To start, we need more commitment from the private sector to urgently provide equitable access to the best-in-class insulin everywhere. Companies like Sanofi and Eli Lilly are exploring offering new, potentially lower-cost insulin options. However, the patchwork of existing “access” strategies have still left 24 countries without any registered insulins, making access virtually impossible for people in those areas.

Promising innovations — like shared tools to estimate demand — and continued health care delivery research can help assure manufacturers that sufficient demand exists to justify bringing best-in-class products into new markets at price parity with current products. But even beyond product introduction, there is a need for greater transparency around cross-sector price-setting practices, so I commend the World Health Organization and others for supporting nuanced conversations about the true costs of bringing industry-standard insulins to people in low-resource settings.

Second, governments and insulin manufacturers must work together to scale up commercially sustainable access to the newest, high-quality insulin at affordable prices. While high-income countries are using newer, more effective drugs, many low- and middle-income countries only have suboptimal insulins on the market. Though prices are set lower than modern analogues, antiquated products like human insulin are typically slower and less predictable when it comes to controlling blood sugar, forcing users to count carbs and counter crashes over the course of their day — which can be especially challenging in food insecure settings. Older insulins also put people with T1D at a higher risk for dangerously low blood sugar levels while sleeping.

People should not have to rely on decades-old care practices and accept poorer outcomes simply because of where they live. My own daughters live with T1D, and I cannot imagine having to settle for anything less than the best for them. Other families managing T1D deserve the same peace of mind.

Third, to ensure these products can be delivered to patients, countries and donors must prioritize strengthening integrated health care systems for noncommunicable diseases. With growing momentum around strategies like PEN-Plus, a WHO-endorsed strategy that brings T1D care to rural areas by training local health workers to treat the disease in district clinics, there is both the political will and evidence to revolutionize care for conditions like T1D.

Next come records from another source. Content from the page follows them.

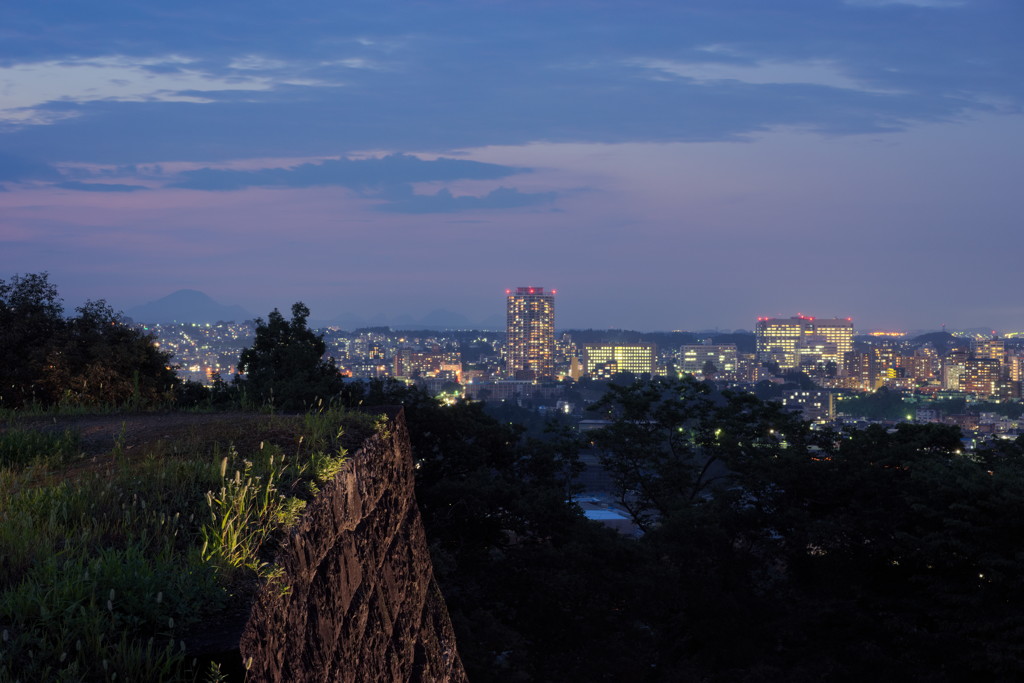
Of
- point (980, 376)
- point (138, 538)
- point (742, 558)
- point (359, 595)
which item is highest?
point (138, 538)

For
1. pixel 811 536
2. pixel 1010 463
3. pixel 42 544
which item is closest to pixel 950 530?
pixel 811 536

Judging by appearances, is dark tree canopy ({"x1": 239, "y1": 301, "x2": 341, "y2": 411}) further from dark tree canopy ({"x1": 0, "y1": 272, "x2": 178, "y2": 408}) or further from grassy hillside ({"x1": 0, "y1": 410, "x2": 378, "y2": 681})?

And finally, health care workers, civil society organizations, and other patient advocates must be empowered to hold governments and private industry to fierce account, continuing to raise their voices and demand better access to lifesaving care and treatment. The U.S. is seeing firsthand the power of advocacy to lower insulin prices. People who need insulin in low- and middle-income countries deserve the same coalition of advocates, policymakers, businesses, and funders fighting for their access to essential medicines.

The world has promised that everyone living with T1D will have access to affordable insulin by 2030, and right now we’re far from meeting that goal. However, if we can capitalize on this recent momentum and commit to working together as a global community, we can rise to the challenge.

David Panzirer is a trustee of the Leona M. and Harry B. Helmsley Charitable Trust.